Meyerding seems to have been gifted with greater social awareness at younger ages than I ever was, and it shows in her recollections of childhood. Her memories of grade school primarily involve bafflement at the mysterious doings of her classmates, whereas mine tend to be montages of sensory impressions, mostly color and shapes, and a few flashes of imaginary adventures, whether of my own invention or from books I was reading. Indeed, it's to this profound solipsism that I ascribe my general sense of having been a happy child.
One thing Meyerding describes that I also experienced is a sense of disconnection from her own body, to the extent of not really knowing what she looked like:
I can give you statistics --- height, approximate weight, hair length and color --- but I do not have the kind of relationship with my physical self that would allow me to participate in the female commitment to "doing the best with what you've got."
...
I never learned to see my body as a woman's body in the sense that a woman's body is an actor in socio-sexual relations. My body is the support structure for me ... (if) it has a gender, that gender lives on the outside, not in here where it would make a difference to how I feel or see the world.
In my own childhood, I experienced much the same kind of nebulous self-image. For me, that meant I was whatever I decided to imagine myself as, whether that was a dinosaur or a horse or a fox or a boy or whatever.
Meyerding also describes seeing "Woman" as a group to which she couldn't belong, a separate species she could study from afar. (Boys baffled her too, but since she was theoretically a girl, she devoted more mental energy to understanding girls). I have to say, I identify with this too. I went further than she did --- she thought of herself as neither female nor male, while I adopted masculinity as my own. My friends have historically been mostly male, largely because boys were more likely to share my interests, and more likely to socialize on terms that I could understand. Girls' discourse always seemed shallow and content-free to me, which I now recognize is because it was so rich in the nonverbal cues and vocal intonations that I can't perceive. I became a hard-core weightlifter in high school and college to masculinize my body, the achievement of which goal had the paradoxical effect of making me more open to femininity. I grew my hair out long, made jewelry and wore long skirts. Much later, I came to identify as a feminist. I'm still not sure whether I can say I experienced male privilege, although I was certainly blind to the social expectations of women, did not meet them, and arrogated numerous male prerogatives to myself (which I continue to do, as long as I step on no one's rights in so doing).
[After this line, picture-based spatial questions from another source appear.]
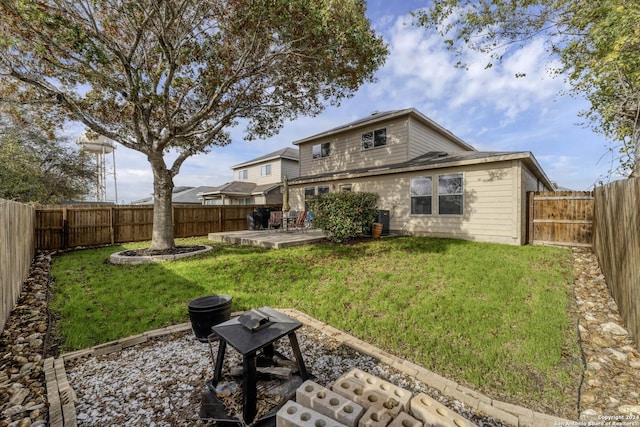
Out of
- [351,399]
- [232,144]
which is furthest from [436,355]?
[232,144]

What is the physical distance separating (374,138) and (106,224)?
1252 cm

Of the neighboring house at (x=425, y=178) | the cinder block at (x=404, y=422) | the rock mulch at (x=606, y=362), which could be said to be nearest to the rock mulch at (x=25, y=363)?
the cinder block at (x=404, y=422)

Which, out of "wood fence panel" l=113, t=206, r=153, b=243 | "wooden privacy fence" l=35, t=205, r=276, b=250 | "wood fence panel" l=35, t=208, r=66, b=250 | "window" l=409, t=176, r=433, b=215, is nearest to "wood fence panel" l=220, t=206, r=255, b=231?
"wooden privacy fence" l=35, t=205, r=276, b=250

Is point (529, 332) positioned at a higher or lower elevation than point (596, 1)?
lower

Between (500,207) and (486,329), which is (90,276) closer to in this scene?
(486,329)

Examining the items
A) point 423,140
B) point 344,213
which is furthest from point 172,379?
point 423,140

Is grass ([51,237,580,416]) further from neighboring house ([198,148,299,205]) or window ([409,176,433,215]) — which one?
neighboring house ([198,148,299,205])

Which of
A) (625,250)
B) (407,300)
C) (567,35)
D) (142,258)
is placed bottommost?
(407,300)

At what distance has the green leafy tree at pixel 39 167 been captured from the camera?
1240cm

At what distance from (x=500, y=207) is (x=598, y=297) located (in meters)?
4.75

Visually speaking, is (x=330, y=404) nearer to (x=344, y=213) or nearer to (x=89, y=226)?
(x=344, y=213)

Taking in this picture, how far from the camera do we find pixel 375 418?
149 centimetres

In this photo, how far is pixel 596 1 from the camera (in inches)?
242

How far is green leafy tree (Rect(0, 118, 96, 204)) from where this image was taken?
12.4 metres
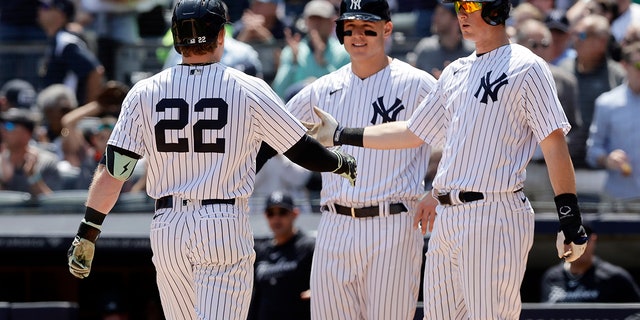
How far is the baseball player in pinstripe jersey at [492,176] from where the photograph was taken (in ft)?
15.0

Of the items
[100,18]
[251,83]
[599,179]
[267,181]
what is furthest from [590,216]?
[100,18]

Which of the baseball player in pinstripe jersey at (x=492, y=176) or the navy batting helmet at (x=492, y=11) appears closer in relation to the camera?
the baseball player in pinstripe jersey at (x=492, y=176)

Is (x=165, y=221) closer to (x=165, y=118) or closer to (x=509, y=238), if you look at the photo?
(x=165, y=118)

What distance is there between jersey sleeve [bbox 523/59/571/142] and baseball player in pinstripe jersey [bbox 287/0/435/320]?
846 millimetres

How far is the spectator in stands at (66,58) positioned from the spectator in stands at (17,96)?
239 millimetres

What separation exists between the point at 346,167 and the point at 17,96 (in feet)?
16.8

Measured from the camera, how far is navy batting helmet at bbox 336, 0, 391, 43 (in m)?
5.35

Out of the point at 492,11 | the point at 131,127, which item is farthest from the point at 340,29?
the point at 131,127

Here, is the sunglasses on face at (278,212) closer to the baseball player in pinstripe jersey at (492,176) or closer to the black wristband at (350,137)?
the black wristband at (350,137)

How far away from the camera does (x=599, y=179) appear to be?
7.66 meters

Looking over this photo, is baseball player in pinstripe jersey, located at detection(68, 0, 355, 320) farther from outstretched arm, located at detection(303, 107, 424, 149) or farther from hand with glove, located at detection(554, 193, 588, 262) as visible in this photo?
hand with glove, located at detection(554, 193, 588, 262)

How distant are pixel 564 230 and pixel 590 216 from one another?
2.88 metres

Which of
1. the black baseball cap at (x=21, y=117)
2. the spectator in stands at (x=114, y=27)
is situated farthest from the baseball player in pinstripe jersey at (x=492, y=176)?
the spectator in stands at (x=114, y=27)

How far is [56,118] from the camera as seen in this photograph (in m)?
8.91
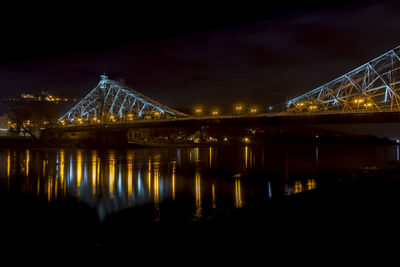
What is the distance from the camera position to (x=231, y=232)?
5289 millimetres

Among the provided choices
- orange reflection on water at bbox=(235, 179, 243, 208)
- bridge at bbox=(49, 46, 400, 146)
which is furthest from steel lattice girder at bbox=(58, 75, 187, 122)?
orange reflection on water at bbox=(235, 179, 243, 208)

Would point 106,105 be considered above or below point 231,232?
above

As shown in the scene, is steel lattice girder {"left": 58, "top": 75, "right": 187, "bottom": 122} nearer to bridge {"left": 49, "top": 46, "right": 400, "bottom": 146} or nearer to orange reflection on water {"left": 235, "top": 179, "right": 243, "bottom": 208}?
bridge {"left": 49, "top": 46, "right": 400, "bottom": 146}

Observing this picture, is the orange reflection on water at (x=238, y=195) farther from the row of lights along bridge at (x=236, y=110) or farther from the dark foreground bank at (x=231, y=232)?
the row of lights along bridge at (x=236, y=110)

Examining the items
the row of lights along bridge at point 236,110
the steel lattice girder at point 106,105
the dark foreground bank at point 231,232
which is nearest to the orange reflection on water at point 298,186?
the dark foreground bank at point 231,232

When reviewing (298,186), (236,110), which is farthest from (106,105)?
(298,186)

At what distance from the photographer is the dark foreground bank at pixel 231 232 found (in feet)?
14.8

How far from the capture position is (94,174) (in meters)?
19.7

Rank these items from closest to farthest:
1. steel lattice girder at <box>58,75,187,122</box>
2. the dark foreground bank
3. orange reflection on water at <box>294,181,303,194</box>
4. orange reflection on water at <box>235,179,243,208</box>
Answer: the dark foreground bank, orange reflection on water at <box>235,179,243,208</box>, orange reflection on water at <box>294,181,303,194</box>, steel lattice girder at <box>58,75,187,122</box>

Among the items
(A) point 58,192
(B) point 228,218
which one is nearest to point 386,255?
(B) point 228,218

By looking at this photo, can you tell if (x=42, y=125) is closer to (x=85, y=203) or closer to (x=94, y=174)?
(x=94, y=174)

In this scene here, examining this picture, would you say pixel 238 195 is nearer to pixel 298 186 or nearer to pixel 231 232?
pixel 298 186

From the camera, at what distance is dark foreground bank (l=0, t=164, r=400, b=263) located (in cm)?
450

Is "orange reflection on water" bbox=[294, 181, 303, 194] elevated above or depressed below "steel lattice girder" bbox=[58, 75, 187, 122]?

I question whether I (a woman) can have experienced male privilege for the same reason I question whether Meyerding or I really did "grow up genderless." Gender is not just lived reality, it's also a category other people sort you into. On some level, you can't escape awareness of gender. I may have believed myself to be all manner of things, even to the point that, drawing pictures of myself with my family, I'd draw a dinosaur, but somehow I always knew I was also a girl. However much I questioned the extent to which "girl" described me, there was no question that it was the label that would be applied to me. Similarly, as a child Meyerding somehow knows that it is girls, and not boys, that she must study and emulate. We were privileged by our limited awareness of gender, but some level of gender-consciousness infiltrated even our highly resistant minds. And both of us, as adult women, can describe in great detail the ideal "feminine" role that society expects us to play. So I would amend the phrase to say we didn't grow up genderless so much as we grew up weakly gendered, in contrast to the very strongly gendered society around us.